The temptation to stay put at Haran must have been powerful. Abram was 75 years old, for heaven’s sake! He owned impressive flocks of sheep and financial resources. He and Sarai were not parents themselves, but they had many relatives and multitudes of household members. Remaining in Haran’s familiar space certainly would have been much more comfortable than disrupting everything and moving somewhere they had never been before! But God did call Abram to move. The promise was a legacy of property, generations of children, and countless blessings from God to share with people yet unborn.

FBC today stands as a 21-year legacy of people who heard and remained faithful to God’s call. In its first century, the church understood its call to be missionary people and were turned out of the local Baptist association for it. They and succeeding generations have understood their calling to reach all the people we can with the Gospel of Christ. Your faith is

a legacy of grandparents, parents, and forerunners unknown to you who have shaped your life and faith through the facilities, commitment to ministries, and prayers for your place in their future.

Like Abram, they did not always know in advance all of the details of where God was leading them, but they remained faithful to God as they imagined you being brought to faith in God through what they had the opportunity to do.

What is your most comfortable or comforting space in FBC’s legacy? What might it cost you to move out of your “comfort zone” in order to extend God’s blessing to others?

Part of Abram’s story is that he built altars for the worship of God various places along his journey. We are told first about the altar he built at Bethel (meaning “House of God”). That altar was a legacy even for himself, as we will see in the next lesson as Abram returns to worship there after some time away in Egypt. It would prove to be a significant place of worship for generations to come.

A vital component of the legacy left by Abram was blessing. He was promised that God would bless him with hosts of descendants and a place for them to live. He was commissioned to share God’s blessings with his neighbors so that they might come to know Abram’s gracious God. Abram could not imagine the blessing his faithfulness would be for generations after him, but he led his household to lay the foundations for God to multiply blessings right on through today. Our faith is part of the legacy of Abram’s faithfulness to God.

Examples of leaving a legacy are available to inspire our actions. Michael Jordan, one of the best basketball players of all time, was interviewed by a CBS reporter at the dedication of the Novant Health/Michael Jordan Medical Center in Charlotte, North Carolina. He funded the medical center designed to be free to any community member with his donation of $7 million. With tears of joy in his eyes, Jordan insisted that having his name on the clinic as a legacy was not his motivation. “My purpose for doing

it is because I see a certain need; I feel a certain warmth about it. If I feel like I’m making a difference, that’s all that matters to me,” he said.
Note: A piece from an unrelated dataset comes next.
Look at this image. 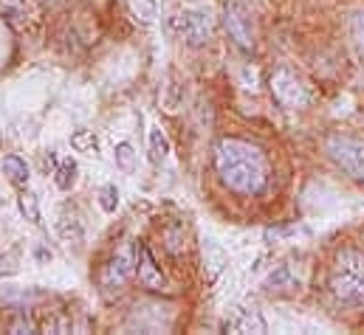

Making a difference for how people practice faith in God and extend God’s blessings to others can be a powerful part of your legacy through FBC. You may not be able to match Michael Jordan’s $7 million example of leaving a legacy, but that is not the point. (Of course, we will be glad to give you that opportunity!) Abram gave faith and obedience to do what God asked first of all. Along the way, he gave his time and energy to build places and habits of worship of God. He continually strove to be in position for God’s blessings to overflow from his life to bless others around him.

  • Who has left a legacy for your growth in faith and spiritual wealth?
  • What did your forerunners have to do to leave you that legacy?
  • What can you do to bless coming generations with a legacy for growth in Christian faith and broaden and deepen this and other communities of faith?